I’ve never had that problem before.
“I’m glad, because I’m really wishing the floor would open up and suck me into the Hellmouth right now.”
“Buffy fan?”
“Oh yeah. I grew up with it. You?”
He at least has the decency to look sheepish. “Watched it on Netflix.”
Of course he did. He’s twenty-four, young enough to never have seen it live and sliced up by commercials. “By ‘grew up with it,’ I meant, you know, I was still very young during the early seasons, and I didn’t understand most of what was going on . . .” I break off with a groan, though I’m relieved the conversation has turned away from sex. “God, don’t make me feel like a grandma.”

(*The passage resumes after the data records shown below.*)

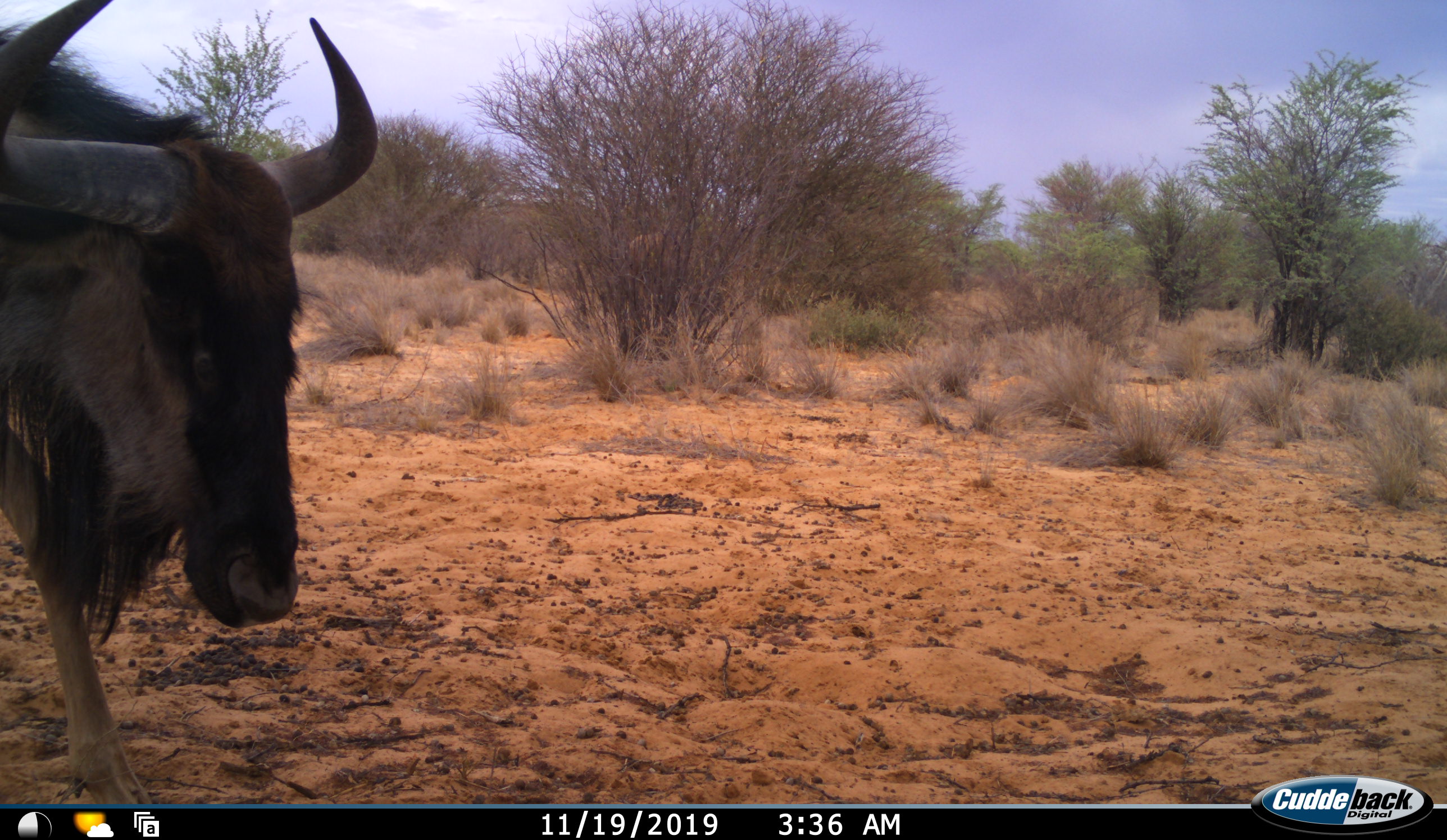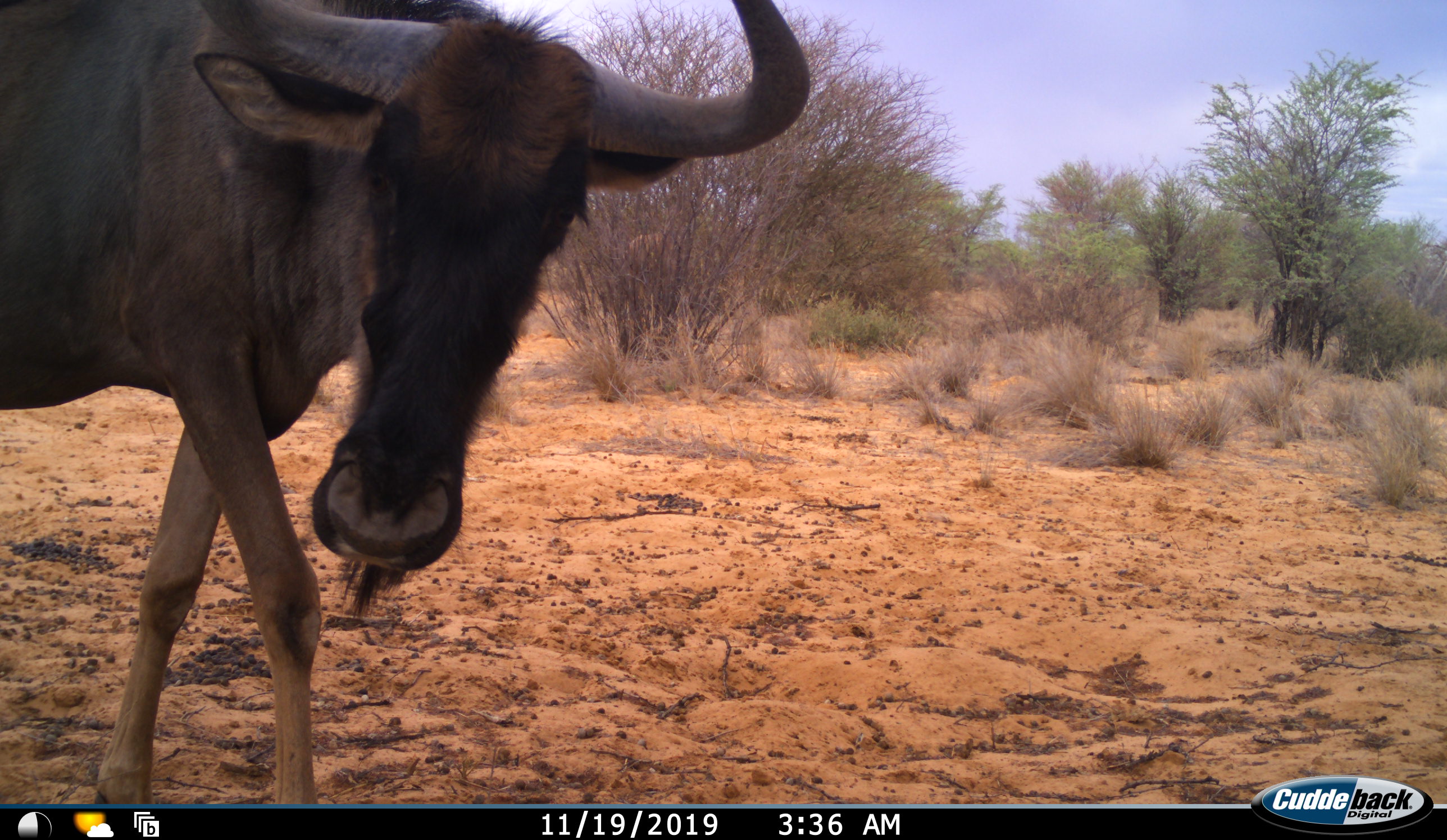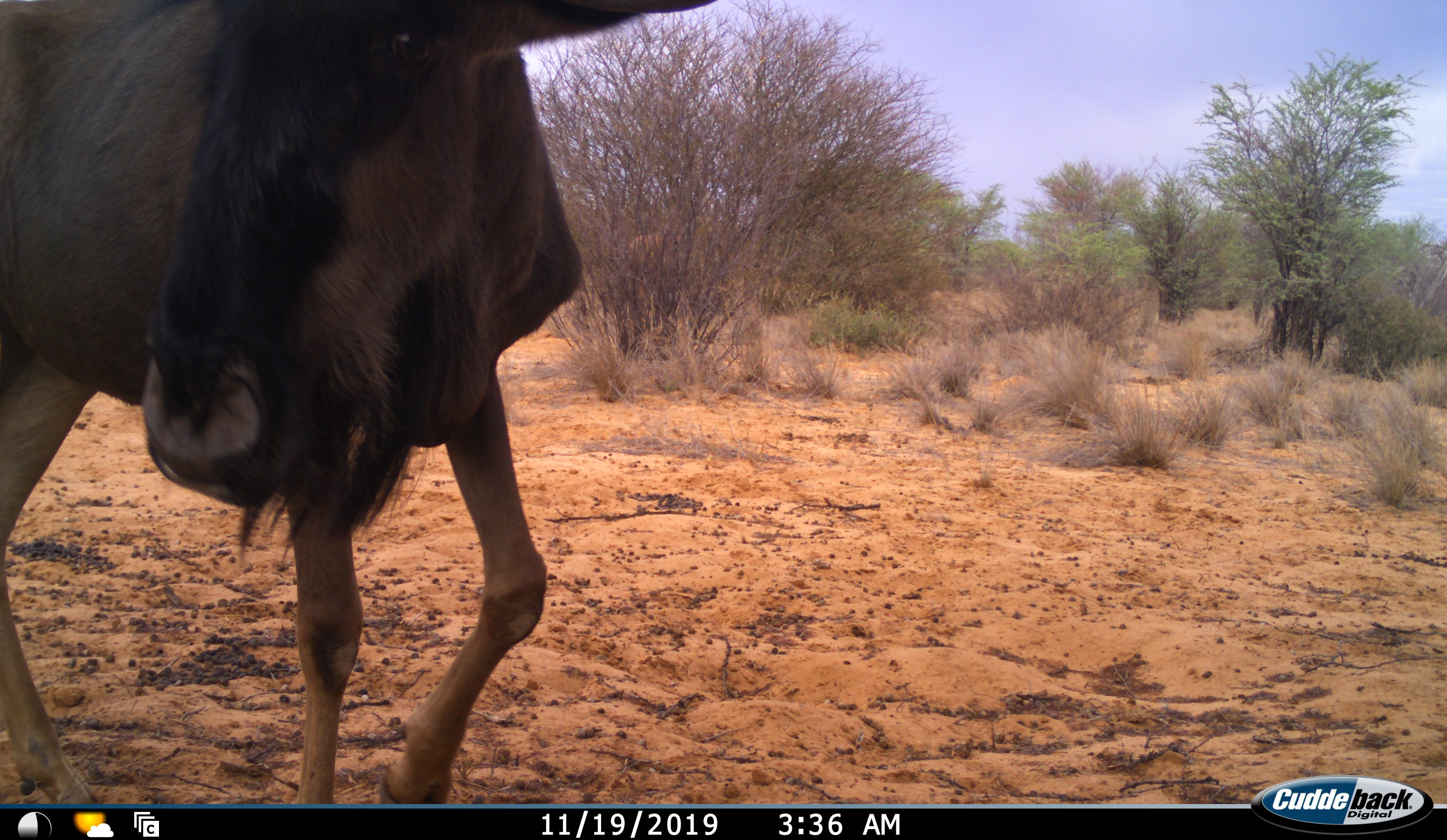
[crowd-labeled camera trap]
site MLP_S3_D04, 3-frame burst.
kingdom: Animalia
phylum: Chordata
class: Mammalia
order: Artiodactyla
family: Bovidae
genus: Connochaetes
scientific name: Connochaetes taurinus taurinus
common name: blue wildebeest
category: wildebeestblue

A laugh from deep in his throat turns my legs to jelly. That rumble—I feel it in the last possible place I want to feel it.
It is deeply concerning.
That’s what catches me off guard, more than anything else tonight. I don’t want to think about doing anything with Dominic besides cohosting a show about our fake relationship. I don’t want to think about the way that rough laugh would sound pressed against my ear while other parts of him pressed against other parts of me.
And I really don’t want to imagine him holding that cold glass to my bare skin again.
I swallow hard, forcing away these delusions. Sober Shay would not be fantasizing about Dominic Yun when he’s right in front of her. My imagination is too creative, and my yearlong drought can’t be helping.
Dominic passes the glass back to me and straightens to his full height. Oh. It’s only then that I realize how easy it would have been for him to trap my hands over my head and push me against the wall, tell me with his mouth on my neck how journalism will save the world.
Of course, he doesn’t do any of this, opting instead to take a step back. Then two. At three steps, the temperature in the room dips. At four, I can breathe again.
“For what it’s worth,” he says when he’s halfway to the door, “I think it would have been good, too.”